Sur le terrain d’éducation, la question du harnais ou du collier revient presque à chaque cours débutant. Il n’y a pas de réponse unique, mais un principe qui guide presque tous les éducateurs sérieux : protéger la trachée d’un chiot qui apprend encore à marcher en laisse sans tirer. C’est une question qui semble anecdotique au premier abord, mais qui conditionne en réalité la façon dont le chiot va associer, pour les années à venir, le simple geste de sortir en promenade.

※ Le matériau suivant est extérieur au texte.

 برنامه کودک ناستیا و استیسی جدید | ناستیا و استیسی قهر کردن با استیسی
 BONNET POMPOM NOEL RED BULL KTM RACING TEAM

Le harnais en Y, le plus recommandé chez le chiot
Le harnais en Y répartit la pression sur le poitrail et les épaules plutôt que sur le cou, ce qui compte particulièrement chez un chiot dont la trachée reste fragile et dont les à-coups en laisse sont fréquents, le temps qu’il apprenne. Sa forme en Y, plutôt qu’un harnais classique en bande droite sur la poitrine, laisse une liberté d’épaule complète et ne gêne pas la foulée, un point sur lequel les éducateurs insistent souvent car un mauvais harnais peut, à l’inverse, entraver la démarche naturelle du chien.
Le collier plat, utile mais pas pour l’apprentissage de la laisse
Le collier plat garde toute sa place pour porter la médaille d’identification et attacher la laisse une fois la marche bien acquise, chez un chien adulte qui ne tire plus. Chez un chiot en pleine phase d’apprentissage, en revanche, chaque à-coup transmis directement au cou peut, à répétition, fragiliser la trachée ou les cervicales, un risque que la plupart des éducateurs jugent évitable en repoussant simplement l’usage du collier pour la laisse.

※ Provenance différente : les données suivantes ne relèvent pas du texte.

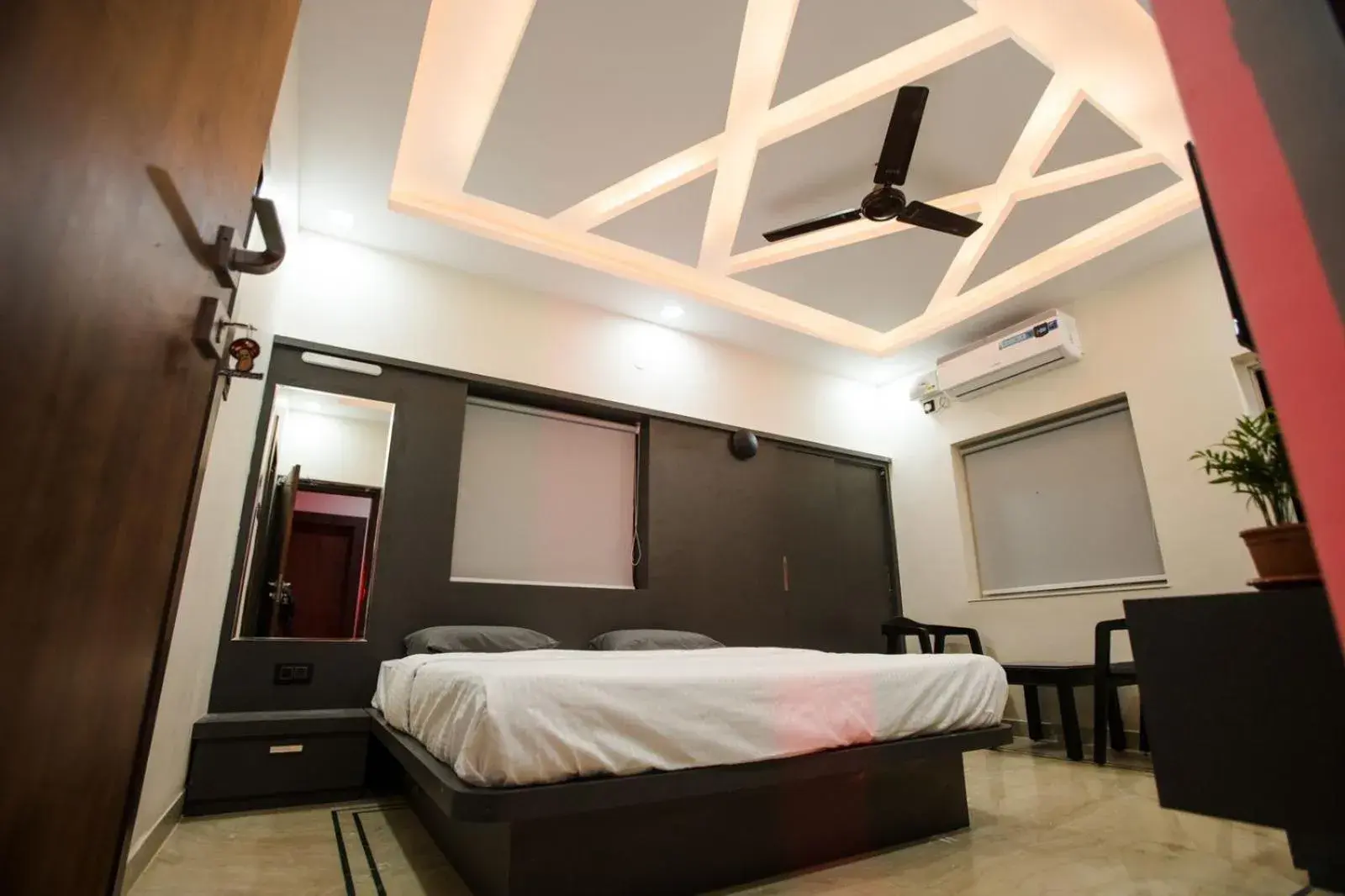 Bedroom, Bed in MUSHROOMS Bedroom, Bed in MUSHROOMS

La Société centrale canine rappelle, dans ses conseils aux nouveaux propriétaires, l’importance d’un matériel adapté à la morphologie du chiot et d’un apprentissage progressif de la marche en laisse, sans contrainte excessive sur le cou de l’animal.
Cette recommandation, disponible sur le site de la Société centrale canine, rejoint ce que l’on observe très concrètement en cours d’éducation : les chiots équipés d’un harnais en Y dès les premières sorties associent la laisse à une sensation neutre, alors que ceux tirés par le cou développent parfois une réticence durable à la promenade.
Et la marche en laisse, dans tout ça ?
Le matériel ne remplace jamais l’apprentissage : un chiot qui tire continuera de tirer, harnais ou pas, tant que personne ne lui a montré qu’une laisse détendue ouvre la marche et qu’une laisse tendue l’arrête. La marche en laisse se travaille par de courts arrêts systématiques dès que la laisse se tend, répétés sur plusieurs semaines, bien plus efficaces qu’un accessoire, aussi bien pensé soit-il. La régularité compte davantage que la durée des séances : cinq minutes bien menées à chaque sortie donnent de meilleurs résultats qu’une longue séance ponctuelle le week-end.
Le harnais mal ajusté pose lui aussi problème, indépendamment de sa forme : trop lâche, il autorise le chiot à se dégager d’un simple mouvement d’épaule en pleine rue ; trop serré, il frotte et blesse à la longue, notamment sous les aisselles. Vérifier l’ajustement à chaque étape de croissance du chiot, dont la carrure évolue vite durant les premiers mois, évite ces deux écueils bien plus fréquents qu’on ne le pense.
Une fois le chiot grandi et la marche bien installée, beaucoup de maîtres reviennent au collier plat par confort, en gardant le harnais pour les sorties en ville plus mouvementées. Ce choix se fait au cas par cas, avec l’œil d’un éducateur si le chien continue de tirer fort malgré l’âge, un point que notre rubrique santé relie aussi aux douleurs cervicales qu’un mauvais matériel peut entretenir sur le long terme.